British polar explorer John Franklin on his first arctic expedition, known as the Coppermine Expedition was an overland trek that spanned the years 1819-1822. The expedition carried minimal food expecting to find plenty of game. In the second year of their trek, they were forced to overwinter. The voyageurs were not good hunters and caribou and other game was scarce. They were forced to boil and eat, lichens, their buffalo sleeping robes and even leather boots. Ten men died. And from that low point on, Franklin was often referred to as the “man who ate his boots.”

Think of the Donner wagon train party heading to California in 1847. They got caught in an early snowstorm high in the Sierra Nevada Mountains and had to build a crude winter quarters. Of the overwintering 87 folks only 48 survived to reach California. And they survived only by eating the flesh of the dead.

One of my heroes is the stout Scotsman Sir John Rae, who singlehandedly mapped much of the north shore of North America along the Arctic Sea. He snowshoed thousands of miles with little extra equipment. He was the first European to adopt the ways of the northern aboriginals and dress in warm layers of furs and hunt for food as he traveled. He knew such methods would not work with a large expedition force so he usually traveled alone or in small groups, almost always with native guides.

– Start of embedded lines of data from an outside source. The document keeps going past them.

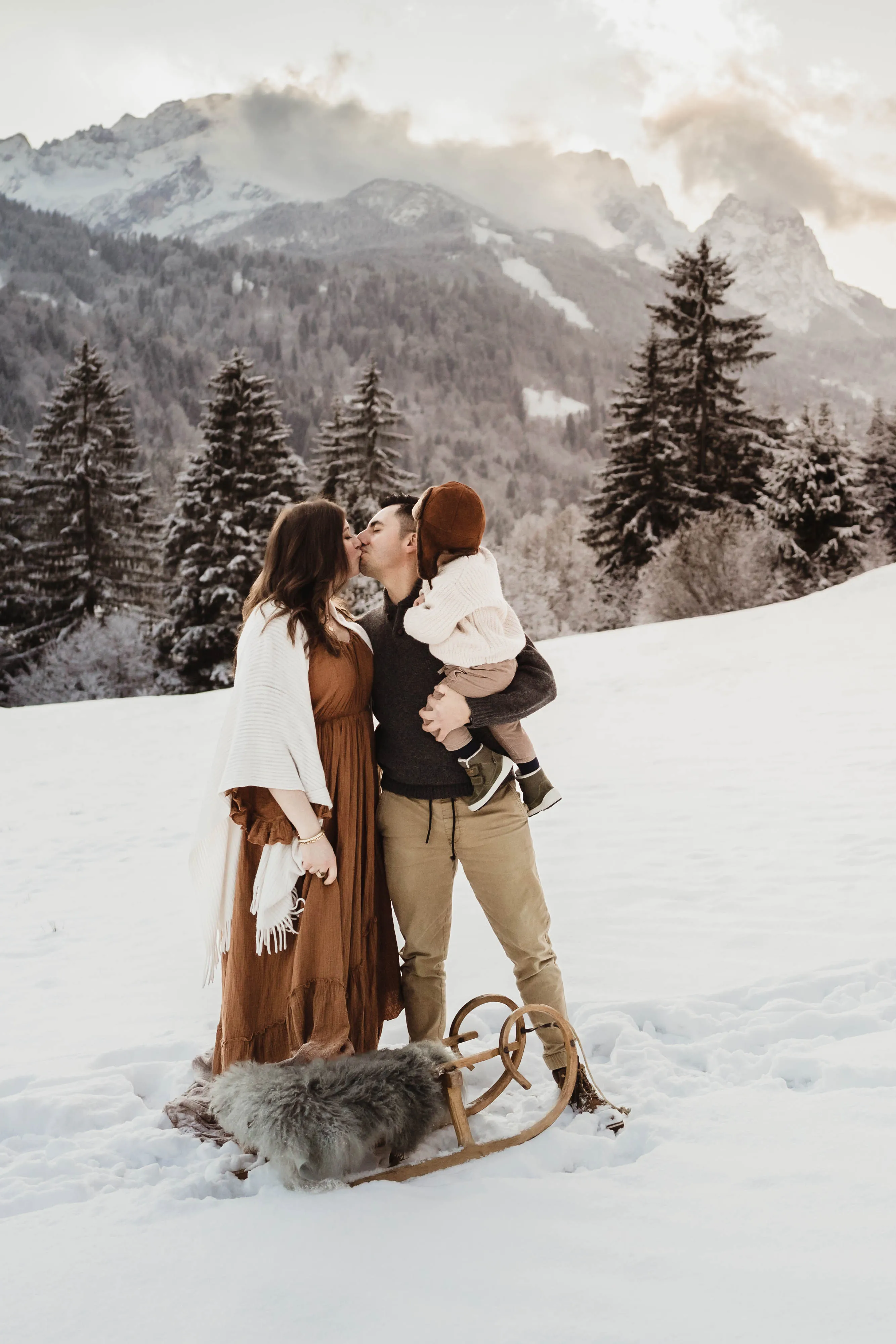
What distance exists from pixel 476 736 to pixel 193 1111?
4.47 feet

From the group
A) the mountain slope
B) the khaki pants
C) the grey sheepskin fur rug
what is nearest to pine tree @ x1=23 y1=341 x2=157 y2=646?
the khaki pants

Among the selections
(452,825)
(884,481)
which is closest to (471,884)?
(452,825)

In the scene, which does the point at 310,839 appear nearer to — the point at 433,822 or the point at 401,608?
the point at 433,822

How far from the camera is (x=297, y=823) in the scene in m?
2.60

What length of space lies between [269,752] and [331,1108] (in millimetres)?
899

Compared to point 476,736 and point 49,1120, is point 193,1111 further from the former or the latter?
point 476,736

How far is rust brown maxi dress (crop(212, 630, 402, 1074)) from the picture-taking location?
2680 millimetres

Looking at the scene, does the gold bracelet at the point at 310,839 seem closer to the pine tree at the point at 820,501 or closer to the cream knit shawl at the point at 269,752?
the cream knit shawl at the point at 269,752

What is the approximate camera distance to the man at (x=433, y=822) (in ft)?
9.03

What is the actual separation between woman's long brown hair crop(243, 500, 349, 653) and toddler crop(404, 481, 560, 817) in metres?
0.24

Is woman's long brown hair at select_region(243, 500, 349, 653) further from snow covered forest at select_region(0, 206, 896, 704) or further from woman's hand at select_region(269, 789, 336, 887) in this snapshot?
snow covered forest at select_region(0, 206, 896, 704)

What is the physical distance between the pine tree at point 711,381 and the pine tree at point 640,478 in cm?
59

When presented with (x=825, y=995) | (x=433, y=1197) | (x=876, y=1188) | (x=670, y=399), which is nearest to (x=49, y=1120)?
(x=433, y=1197)

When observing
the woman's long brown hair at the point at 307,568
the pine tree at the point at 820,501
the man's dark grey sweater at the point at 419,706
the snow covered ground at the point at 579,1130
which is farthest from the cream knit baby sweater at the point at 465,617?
the pine tree at the point at 820,501
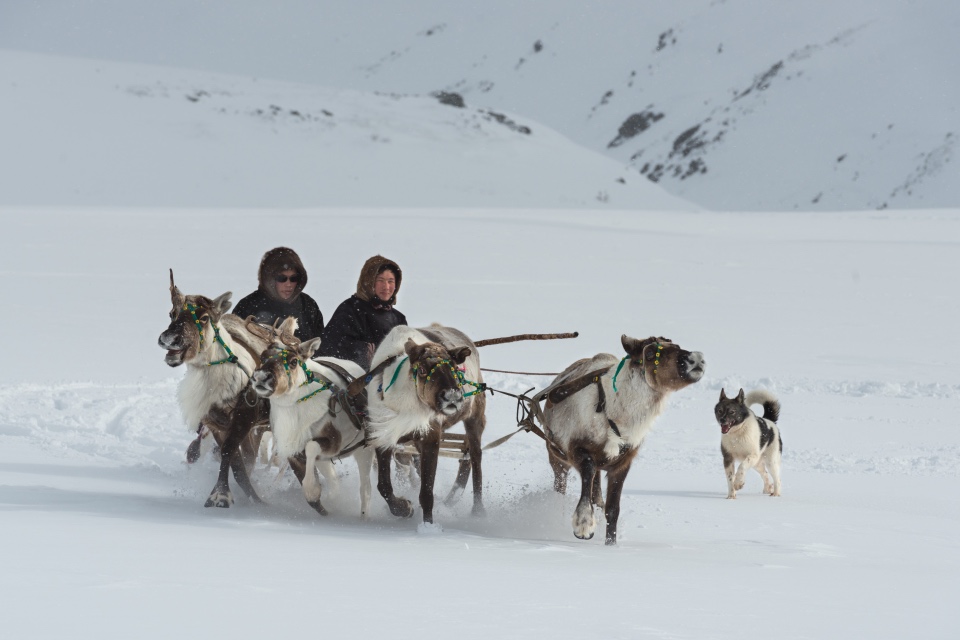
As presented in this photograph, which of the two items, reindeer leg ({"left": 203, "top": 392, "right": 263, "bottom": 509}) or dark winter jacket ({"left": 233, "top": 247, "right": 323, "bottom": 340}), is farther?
dark winter jacket ({"left": 233, "top": 247, "right": 323, "bottom": 340})

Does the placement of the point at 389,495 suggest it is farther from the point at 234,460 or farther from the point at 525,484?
the point at 525,484

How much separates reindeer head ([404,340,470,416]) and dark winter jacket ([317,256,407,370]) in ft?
6.08

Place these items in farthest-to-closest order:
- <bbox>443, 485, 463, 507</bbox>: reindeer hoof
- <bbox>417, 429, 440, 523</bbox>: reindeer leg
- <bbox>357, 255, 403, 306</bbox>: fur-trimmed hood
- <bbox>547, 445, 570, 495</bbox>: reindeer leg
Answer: <bbox>357, 255, 403, 306</bbox>: fur-trimmed hood
<bbox>443, 485, 463, 507</bbox>: reindeer hoof
<bbox>547, 445, 570, 495</bbox>: reindeer leg
<bbox>417, 429, 440, 523</bbox>: reindeer leg

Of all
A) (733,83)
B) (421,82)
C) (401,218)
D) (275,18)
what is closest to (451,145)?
(401,218)

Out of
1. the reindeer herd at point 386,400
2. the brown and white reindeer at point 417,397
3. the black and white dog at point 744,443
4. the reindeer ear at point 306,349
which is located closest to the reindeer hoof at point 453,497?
the reindeer herd at point 386,400

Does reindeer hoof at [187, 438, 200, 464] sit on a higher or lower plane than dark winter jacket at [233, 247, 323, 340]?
lower

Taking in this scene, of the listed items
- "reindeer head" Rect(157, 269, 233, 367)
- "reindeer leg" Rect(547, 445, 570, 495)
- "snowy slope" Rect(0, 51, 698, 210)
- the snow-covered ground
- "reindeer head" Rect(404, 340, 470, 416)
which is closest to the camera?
the snow-covered ground

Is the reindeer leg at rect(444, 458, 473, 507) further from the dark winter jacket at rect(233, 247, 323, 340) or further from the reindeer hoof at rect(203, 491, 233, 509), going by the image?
the dark winter jacket at rect(233, 247, 323, 340)

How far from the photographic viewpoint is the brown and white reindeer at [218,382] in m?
6.18

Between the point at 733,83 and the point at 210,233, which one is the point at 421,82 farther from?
the point at 210,233

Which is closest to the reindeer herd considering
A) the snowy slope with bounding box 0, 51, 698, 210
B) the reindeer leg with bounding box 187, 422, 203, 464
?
the reindeer leg with bounding box 187, 422, 203, 464

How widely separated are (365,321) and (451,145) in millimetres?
48837

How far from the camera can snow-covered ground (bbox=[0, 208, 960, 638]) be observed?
12.6ft

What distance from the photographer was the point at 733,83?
125 m
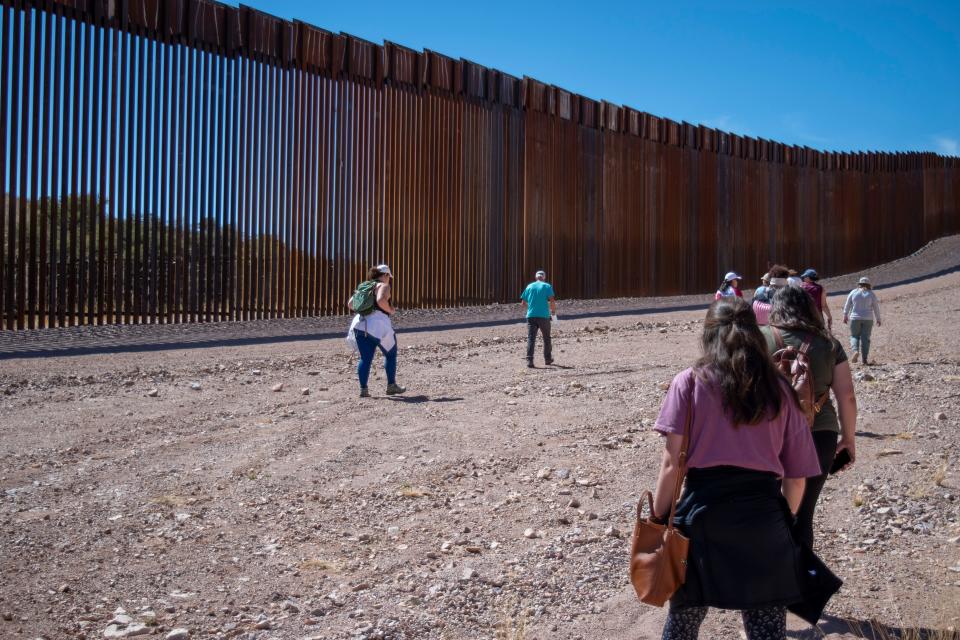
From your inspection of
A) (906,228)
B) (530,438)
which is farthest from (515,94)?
(906,228)

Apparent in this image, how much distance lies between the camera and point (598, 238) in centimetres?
2514

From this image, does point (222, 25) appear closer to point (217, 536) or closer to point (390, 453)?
point (390, 453)

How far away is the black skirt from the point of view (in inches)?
117

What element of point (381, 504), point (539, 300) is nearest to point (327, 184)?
point (539, 300)

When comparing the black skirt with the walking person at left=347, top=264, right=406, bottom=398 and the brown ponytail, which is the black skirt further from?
Answer: the walking person at left=347, top=264, right=406, bottom=398

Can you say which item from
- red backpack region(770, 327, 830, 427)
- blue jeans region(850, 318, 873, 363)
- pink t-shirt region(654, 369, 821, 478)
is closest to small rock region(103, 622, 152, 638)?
pink t-shirt region(654, 369, 821, 478)

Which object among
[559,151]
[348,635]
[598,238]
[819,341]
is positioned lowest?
[348,635]

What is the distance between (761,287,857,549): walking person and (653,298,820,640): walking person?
1.11 meters

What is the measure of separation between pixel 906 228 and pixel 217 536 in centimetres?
3948

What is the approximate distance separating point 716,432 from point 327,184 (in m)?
16.0

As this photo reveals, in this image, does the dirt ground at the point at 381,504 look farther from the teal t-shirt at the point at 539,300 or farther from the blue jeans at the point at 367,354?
the teal t-shirt at the point at 539,300

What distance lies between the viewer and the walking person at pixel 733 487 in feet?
9.80

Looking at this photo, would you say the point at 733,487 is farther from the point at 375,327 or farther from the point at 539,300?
the point at 539,300

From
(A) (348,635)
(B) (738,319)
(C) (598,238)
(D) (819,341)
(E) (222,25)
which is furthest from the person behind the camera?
(C) (598,238)
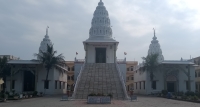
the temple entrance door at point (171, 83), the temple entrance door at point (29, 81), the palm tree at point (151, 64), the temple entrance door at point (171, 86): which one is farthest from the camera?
the temple entrance door at point (171, 86)

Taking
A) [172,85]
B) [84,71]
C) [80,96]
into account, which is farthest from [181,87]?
[80,96]

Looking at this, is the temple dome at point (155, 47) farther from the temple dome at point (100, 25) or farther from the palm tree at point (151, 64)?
the palm tree at point (151, 64)

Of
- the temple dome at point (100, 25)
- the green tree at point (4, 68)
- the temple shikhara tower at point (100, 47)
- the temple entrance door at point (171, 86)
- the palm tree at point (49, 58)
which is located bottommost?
the temple entrance door at point (171, 86)

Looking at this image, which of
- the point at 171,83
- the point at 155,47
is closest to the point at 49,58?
the point at 171,83

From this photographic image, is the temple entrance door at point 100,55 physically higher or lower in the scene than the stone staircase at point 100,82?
higher

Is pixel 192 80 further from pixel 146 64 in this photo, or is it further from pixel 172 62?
pixel 146 64

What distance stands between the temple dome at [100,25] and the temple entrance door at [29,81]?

While we will have our collection of dried meals, we will begin our sea kayaking trip off the coast of British Columbia with some fresh food for a day or two. We will carry fishing gear for salmon, rockfish and lingcod. We are contemplating adding a crab trap to trap Dungeness crabs. This country is rich in foods.

As I work hard to complete a manuscript deadline for a guidebook on foraging for wild edible plants, I am trying to focus on some northwest coast species that can augment our meals and keep scurvy at bay.

And it wouldn’t hurt to pack a pair of softened leather boots. Like I said a squeeze of citric spritz can work wonders.